** Begin Data for this exercise **
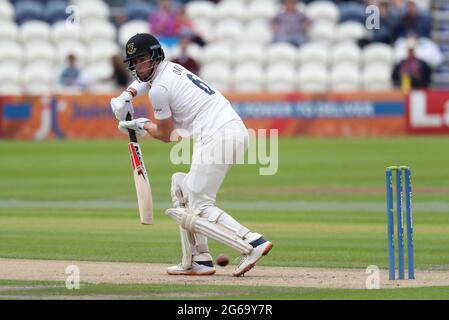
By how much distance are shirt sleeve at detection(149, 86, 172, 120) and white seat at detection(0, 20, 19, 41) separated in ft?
67.6

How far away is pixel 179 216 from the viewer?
32.0 feet

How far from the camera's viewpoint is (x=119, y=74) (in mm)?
27719

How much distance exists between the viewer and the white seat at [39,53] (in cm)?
2948

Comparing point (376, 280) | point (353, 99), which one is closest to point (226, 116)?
point (376, 280)

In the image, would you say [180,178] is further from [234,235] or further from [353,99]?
[353,99]

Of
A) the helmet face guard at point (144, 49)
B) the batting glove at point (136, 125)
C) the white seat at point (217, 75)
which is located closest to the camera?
the helmet face guard at point (144, 49)

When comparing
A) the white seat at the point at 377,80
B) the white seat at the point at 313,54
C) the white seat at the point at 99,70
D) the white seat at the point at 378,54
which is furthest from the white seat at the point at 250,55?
the white seat at the point at 99,70

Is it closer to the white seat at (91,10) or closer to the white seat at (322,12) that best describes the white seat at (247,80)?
the white seat at (322,12)

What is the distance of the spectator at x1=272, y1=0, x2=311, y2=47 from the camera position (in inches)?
1127

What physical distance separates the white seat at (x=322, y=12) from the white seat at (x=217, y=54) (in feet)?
7.23

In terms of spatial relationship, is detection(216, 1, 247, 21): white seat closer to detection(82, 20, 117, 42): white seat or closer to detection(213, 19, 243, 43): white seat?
detection(213, 19, 243, 43): white seat

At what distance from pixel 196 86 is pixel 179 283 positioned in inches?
63.4

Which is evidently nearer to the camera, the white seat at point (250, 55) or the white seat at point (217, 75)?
the white seat at point (217, 75)

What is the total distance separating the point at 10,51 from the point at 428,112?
10.00m
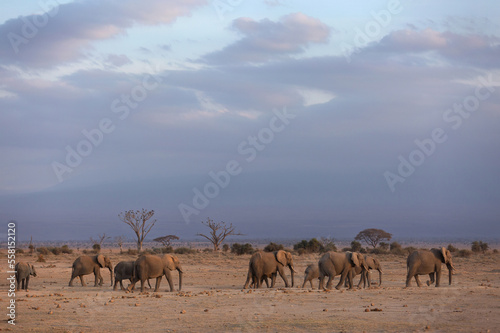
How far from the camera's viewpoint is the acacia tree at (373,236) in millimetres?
79550

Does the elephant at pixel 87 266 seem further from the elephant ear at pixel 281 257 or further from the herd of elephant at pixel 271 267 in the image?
the elephant ear at pixel 281 257

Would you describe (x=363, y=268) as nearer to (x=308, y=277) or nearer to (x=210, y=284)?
(x=308, y=277)

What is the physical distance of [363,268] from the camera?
961 inches

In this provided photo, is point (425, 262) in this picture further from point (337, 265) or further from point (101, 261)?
point (101, 261)

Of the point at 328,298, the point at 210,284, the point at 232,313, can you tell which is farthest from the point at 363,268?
the point at 232,313

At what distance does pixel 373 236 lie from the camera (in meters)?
80.4

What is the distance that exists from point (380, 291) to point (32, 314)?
38.7 ft

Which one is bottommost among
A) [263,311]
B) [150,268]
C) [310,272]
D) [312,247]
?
[263,311]

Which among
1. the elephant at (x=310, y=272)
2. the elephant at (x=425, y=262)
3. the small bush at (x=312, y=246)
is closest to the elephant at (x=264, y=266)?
the elephant at (x=310, y=272)

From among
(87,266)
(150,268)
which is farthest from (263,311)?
(87,266)

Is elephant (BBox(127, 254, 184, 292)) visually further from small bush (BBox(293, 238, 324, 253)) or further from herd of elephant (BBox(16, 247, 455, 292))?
small bush (BBox(293, 238, 324, 253))

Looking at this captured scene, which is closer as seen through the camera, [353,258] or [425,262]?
[353,258]

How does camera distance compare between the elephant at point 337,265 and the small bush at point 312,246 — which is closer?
the elephant at point 337,265

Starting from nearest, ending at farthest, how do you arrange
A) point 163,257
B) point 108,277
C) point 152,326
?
point 152,326 < point 163,257 < point 108,277
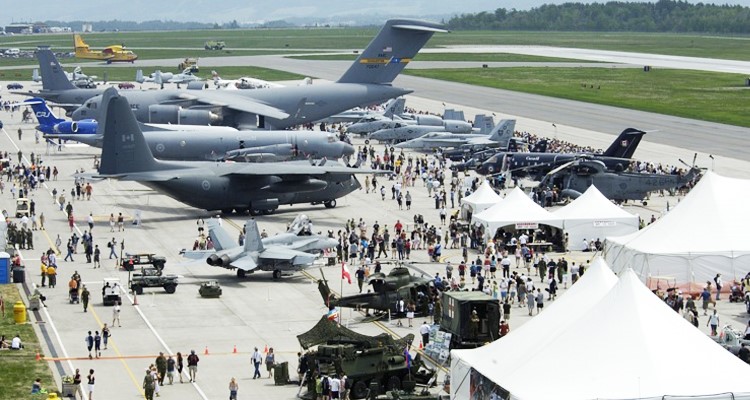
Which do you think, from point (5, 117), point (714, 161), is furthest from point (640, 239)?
point (5, 117)

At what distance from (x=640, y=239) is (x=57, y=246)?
27.0 metres

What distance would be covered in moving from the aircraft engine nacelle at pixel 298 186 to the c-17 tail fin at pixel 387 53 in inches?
1551

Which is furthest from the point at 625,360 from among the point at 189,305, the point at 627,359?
the point at 189,305

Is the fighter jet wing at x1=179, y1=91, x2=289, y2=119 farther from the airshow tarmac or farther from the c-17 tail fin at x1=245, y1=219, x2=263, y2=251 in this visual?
the c-17 tail fin at x1=245, y1=219, x2=263, y2=251

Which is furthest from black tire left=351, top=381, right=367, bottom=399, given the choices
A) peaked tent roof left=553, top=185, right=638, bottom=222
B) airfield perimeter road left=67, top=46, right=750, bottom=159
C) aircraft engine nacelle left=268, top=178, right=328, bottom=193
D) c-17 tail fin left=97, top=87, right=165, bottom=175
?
airfield perimeter road left=67, top=46, right=750, bottom=159

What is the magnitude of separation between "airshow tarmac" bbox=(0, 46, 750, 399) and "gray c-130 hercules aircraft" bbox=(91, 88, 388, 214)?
3.59ft

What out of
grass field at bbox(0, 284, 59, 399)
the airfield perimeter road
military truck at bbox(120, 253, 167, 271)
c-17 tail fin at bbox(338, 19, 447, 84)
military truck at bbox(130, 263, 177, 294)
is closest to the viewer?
grass field at bbox(0, 284, 59, 399)

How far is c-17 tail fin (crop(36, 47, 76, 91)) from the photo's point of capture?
12100 cm

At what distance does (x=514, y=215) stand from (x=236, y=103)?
1840 inches

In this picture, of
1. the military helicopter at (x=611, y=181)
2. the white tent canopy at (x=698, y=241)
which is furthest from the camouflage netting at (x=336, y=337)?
the military helicopter at (x=611, y=181)

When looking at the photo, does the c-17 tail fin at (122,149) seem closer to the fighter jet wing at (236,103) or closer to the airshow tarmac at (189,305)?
the airshow tarmac at (189,305)

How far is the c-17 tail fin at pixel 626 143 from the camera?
8031cm

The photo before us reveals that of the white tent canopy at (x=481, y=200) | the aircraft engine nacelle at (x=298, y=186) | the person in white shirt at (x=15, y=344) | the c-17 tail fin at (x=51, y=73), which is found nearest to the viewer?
the person in white shirt at (x=15, y=344)

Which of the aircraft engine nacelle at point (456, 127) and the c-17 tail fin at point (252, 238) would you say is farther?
the aircraft engine nacelle at point (456, 127)
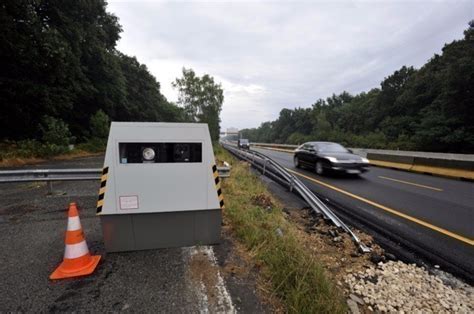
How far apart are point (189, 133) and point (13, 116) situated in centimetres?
1798

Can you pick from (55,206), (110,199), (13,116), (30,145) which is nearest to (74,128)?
(13,116)

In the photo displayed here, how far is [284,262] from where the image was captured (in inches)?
108

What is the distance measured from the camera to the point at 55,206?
504 cm

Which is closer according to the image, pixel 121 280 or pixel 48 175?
pixel 121 280

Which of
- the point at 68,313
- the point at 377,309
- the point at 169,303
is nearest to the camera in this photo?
the point at 68,313

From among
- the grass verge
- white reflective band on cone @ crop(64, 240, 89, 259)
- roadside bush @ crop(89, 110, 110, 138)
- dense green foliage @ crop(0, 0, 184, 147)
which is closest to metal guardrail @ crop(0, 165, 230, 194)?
white reflective band on cone @ crop(64, 240, 89, 259)

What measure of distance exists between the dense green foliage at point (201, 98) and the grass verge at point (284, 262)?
94.0 ft

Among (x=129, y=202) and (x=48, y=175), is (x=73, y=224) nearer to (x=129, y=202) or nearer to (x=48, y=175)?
(x=129, y=202)

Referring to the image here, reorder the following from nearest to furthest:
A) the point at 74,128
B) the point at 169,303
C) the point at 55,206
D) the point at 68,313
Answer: the point at 68,313 → the point at 169,303 → the point at 55,206 → the point at 74,128

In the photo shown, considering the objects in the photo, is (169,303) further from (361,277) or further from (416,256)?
(416,256)

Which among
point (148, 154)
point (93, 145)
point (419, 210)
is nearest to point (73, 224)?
point (148, 154)

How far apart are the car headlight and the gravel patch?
118 inches

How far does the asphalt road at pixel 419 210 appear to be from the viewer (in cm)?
361

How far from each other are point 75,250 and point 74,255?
7cm
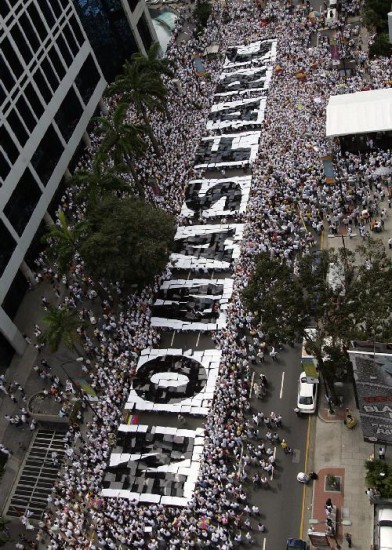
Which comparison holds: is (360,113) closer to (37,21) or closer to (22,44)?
(22,44)

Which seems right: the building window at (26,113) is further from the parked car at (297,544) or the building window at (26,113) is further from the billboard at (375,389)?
the parked car at (297,544)

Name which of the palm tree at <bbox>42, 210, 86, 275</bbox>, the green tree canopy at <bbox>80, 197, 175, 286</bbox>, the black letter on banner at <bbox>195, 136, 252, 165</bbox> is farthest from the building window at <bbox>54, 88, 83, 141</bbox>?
the palm tree at <bbox>42, 210, 86, 275</bbox>

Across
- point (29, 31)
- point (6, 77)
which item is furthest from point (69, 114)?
point (6, 77)

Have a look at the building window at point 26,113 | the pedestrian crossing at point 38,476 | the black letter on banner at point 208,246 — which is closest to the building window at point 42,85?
the building window at point 26,113

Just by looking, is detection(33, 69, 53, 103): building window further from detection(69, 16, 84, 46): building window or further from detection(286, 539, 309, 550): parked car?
detection(286, 539, 309, 550): parked car

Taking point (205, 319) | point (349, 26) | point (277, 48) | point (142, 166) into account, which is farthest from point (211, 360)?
point (349, 26)

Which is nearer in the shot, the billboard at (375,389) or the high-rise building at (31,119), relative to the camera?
the billboard at (375,389)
** End Data for this exercise **
_What you should do_: Exactly as written, give the line containing "Have a look" and all remaining lines of the records.

_Task output_:
Have a look at the building window at point 26,113 | the pedestrian crossing at point 38,476 | the black letter on banner at point 208,246 — which is closest to the building window at point 42,85?
the building window at point 26,113

Just by looking, is detection(33, 69, 53, 103): building window further from detection(69, 16, 84, 46): building window or further from detection(286, 539, 309, 550): parked car?
detection(286, 539, 309, 550): parked car

Taking point (205, 319) | point (349, 26) | point (277, 48) | point (142, 166) into account, which is farthest from point (211, 360)?
point (349, 26)

Which is nearer in the shot, the billboard at (375,389) or the high-rise building at (31,119), relative to the camera?
the billboard at (375,389)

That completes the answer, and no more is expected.